▶ [GIVEN TEXT]:

==========

Was he abused by his father or something? Sounds like it should be investigated further. People usually don't just become like this without a good reason.
Taking into account the history of how lines have changed isn't much better, sorry Anu. (Or if you think it is, please give some very compelling real world examples).
I believe that you need to understand the semantics of the code to truly do what you are trying to do well, and for all other cases the snapshot model is more than good enough and given how we structure and modify code, it works out really well in practice. Code dealing with a single aspect should and almost always is co-located, so to get a conflict of intention in a merge is very rare. There are other human aspects like code ownership and collaborating teams which makes the issue even less of a problem.
I don’t think there are any open implementations of data type aware DVCS yet (would be glad to be proved wrong). However, I believe a reliable file/line DVCS based on sound patch theory would be a step in the right direction. A type-aware DVCS not based on sound patch theory would probably be a disaster.
I don't know about Anu (haven't looked at it yet), but with Pijul it would be perfectly possible to take advantage of semantic knowledge. Line-based changes is a default, but you could certainly apply file deltas based on a richer understanding of the underlying filetype.
I’m not convinced by this but I’m also not convinced by the argument of the comment you’re replying to. The theoretical foundation Pijul/Anu works by starting with files as lists of lines (or some other thing) and patches as (injective) mappings from one list of lines to another which preserve the relative order between lines, then constructing the smallest generalisation of this structure to one where all merges exist and are, in some sense, well behaved. This generalisation is from lists of lines to partial orders of lines, where “B is preceded by A” becomes “A<B”.
To do something similar with more structured files, one must find the corresponding idea to “a list of lines”, and this must work in a good way (e.g. changes like x -> (x); [a; b] -> [a] foo [b]; [[p, q], [r, s]] -> [p, q, r, s] must in some sense be natural operations in your structure (and diffs need to be reasonably easy to compute)). And of course it still needs to work in a sane way for unstructured data in big comments. Therefore I don’t agree that Anu would be easily generalised to this.

==========

▶ [RECORDED INFORMATION]:

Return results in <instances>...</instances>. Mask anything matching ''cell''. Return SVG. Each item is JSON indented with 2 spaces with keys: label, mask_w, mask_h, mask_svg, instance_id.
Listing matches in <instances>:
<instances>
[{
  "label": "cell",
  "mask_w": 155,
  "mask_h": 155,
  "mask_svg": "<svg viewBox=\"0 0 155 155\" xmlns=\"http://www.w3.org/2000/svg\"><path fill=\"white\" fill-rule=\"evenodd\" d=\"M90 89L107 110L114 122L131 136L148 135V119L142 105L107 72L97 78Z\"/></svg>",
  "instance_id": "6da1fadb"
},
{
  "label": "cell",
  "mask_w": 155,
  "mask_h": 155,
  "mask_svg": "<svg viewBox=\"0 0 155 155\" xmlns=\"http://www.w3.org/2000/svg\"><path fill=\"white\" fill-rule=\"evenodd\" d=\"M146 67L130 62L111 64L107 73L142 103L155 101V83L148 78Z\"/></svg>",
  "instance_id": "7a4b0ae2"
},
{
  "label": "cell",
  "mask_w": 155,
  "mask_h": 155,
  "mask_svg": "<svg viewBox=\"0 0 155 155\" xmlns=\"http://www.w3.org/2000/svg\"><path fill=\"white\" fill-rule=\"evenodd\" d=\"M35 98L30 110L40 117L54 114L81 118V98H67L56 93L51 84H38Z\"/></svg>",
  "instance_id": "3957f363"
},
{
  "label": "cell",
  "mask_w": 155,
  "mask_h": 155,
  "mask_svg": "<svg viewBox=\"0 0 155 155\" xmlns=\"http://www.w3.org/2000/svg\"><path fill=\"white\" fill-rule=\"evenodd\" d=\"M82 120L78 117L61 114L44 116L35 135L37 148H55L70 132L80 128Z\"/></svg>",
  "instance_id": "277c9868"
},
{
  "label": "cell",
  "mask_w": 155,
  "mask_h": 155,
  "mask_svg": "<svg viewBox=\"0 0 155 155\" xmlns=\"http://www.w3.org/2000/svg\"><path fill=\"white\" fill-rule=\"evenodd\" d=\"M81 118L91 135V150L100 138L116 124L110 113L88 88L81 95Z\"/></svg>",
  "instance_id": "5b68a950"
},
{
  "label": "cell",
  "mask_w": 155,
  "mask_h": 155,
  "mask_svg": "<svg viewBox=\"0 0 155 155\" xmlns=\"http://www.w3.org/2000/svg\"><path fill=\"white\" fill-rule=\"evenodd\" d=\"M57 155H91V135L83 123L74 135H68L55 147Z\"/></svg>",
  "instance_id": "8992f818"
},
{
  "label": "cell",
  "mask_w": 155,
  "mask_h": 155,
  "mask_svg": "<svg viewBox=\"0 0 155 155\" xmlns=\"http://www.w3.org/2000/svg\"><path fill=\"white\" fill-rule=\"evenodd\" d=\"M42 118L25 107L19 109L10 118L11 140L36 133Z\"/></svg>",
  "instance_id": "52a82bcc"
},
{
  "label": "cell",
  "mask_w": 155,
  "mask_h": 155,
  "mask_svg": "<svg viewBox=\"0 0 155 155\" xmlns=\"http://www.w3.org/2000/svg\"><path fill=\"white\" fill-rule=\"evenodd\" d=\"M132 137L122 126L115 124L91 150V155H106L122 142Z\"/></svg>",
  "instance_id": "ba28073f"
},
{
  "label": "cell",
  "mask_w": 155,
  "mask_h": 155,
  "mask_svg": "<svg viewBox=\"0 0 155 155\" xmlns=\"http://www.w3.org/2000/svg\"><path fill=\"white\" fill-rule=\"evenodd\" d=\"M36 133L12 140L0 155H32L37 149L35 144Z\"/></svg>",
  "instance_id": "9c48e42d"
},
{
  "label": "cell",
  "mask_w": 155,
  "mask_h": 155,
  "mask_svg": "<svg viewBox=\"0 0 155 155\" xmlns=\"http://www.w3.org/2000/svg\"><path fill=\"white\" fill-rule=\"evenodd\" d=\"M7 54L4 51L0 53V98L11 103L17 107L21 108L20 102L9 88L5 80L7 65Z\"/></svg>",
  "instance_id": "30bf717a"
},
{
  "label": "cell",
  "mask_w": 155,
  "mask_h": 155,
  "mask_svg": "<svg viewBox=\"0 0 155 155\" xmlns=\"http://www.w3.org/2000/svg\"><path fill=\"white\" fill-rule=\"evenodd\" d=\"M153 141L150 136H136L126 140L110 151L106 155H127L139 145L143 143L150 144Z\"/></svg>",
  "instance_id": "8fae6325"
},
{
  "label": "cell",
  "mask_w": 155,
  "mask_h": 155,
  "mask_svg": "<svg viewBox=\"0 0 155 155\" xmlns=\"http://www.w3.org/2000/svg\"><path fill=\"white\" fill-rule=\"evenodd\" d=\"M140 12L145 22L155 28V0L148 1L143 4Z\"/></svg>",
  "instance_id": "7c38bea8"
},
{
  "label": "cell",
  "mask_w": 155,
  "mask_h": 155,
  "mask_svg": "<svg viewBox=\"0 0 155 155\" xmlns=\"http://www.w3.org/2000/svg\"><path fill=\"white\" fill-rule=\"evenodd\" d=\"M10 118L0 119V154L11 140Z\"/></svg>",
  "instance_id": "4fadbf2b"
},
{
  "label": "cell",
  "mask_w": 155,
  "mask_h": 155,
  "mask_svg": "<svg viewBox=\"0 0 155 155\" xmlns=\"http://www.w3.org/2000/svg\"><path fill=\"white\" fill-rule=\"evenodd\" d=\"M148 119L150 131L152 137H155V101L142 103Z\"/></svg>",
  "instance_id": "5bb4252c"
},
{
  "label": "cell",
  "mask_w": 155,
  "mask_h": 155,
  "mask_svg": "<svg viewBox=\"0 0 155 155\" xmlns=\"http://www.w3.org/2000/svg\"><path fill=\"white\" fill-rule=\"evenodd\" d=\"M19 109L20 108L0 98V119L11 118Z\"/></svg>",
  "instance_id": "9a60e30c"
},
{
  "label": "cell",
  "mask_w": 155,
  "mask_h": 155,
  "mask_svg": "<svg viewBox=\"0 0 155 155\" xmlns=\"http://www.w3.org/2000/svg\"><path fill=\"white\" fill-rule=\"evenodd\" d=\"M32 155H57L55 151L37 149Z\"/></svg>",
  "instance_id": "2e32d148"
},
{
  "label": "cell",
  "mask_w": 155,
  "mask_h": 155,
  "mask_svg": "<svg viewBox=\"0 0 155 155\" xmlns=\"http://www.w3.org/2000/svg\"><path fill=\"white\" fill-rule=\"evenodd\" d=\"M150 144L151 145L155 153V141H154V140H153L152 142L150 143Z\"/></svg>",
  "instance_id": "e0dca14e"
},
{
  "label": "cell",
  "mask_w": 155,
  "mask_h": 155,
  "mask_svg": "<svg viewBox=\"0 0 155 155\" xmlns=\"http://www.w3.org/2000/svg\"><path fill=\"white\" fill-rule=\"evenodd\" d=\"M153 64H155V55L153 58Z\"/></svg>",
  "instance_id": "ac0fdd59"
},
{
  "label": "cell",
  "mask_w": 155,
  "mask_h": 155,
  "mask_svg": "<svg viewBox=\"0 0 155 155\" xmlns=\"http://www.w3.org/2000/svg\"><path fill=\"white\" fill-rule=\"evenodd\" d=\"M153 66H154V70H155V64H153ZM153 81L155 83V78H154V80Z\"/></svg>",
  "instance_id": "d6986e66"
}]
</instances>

==========

▶ [TASK DIRECTIONS]: Reproduce the passage of the version control discussion starting at "I believe that" and ending at "be a disaster.".

▶ [REPLY TO THE TASK]:
I believe that you need to understand the semantics of the code to truly do what you are trying to do well, and for all other cases the snapshot model is more than good enough and given how we structure and modify code, it works out really well in practice. Code dealing with a single aspect should and almost always is co-located, so to get a conflict of intention in a merge is very rare. There are other human aspects like code ownership and collaborating teams which makes the issue even less of a problem.
I don’t think there are any open implementations of data type aware DVCS yet (would be glad to be proved wrong). However, I believe a reliable file/line DVCS based on sound patch theory would be a step in the right direction. A type-aware DVCS not based on sound patch theory would probably be a disaster.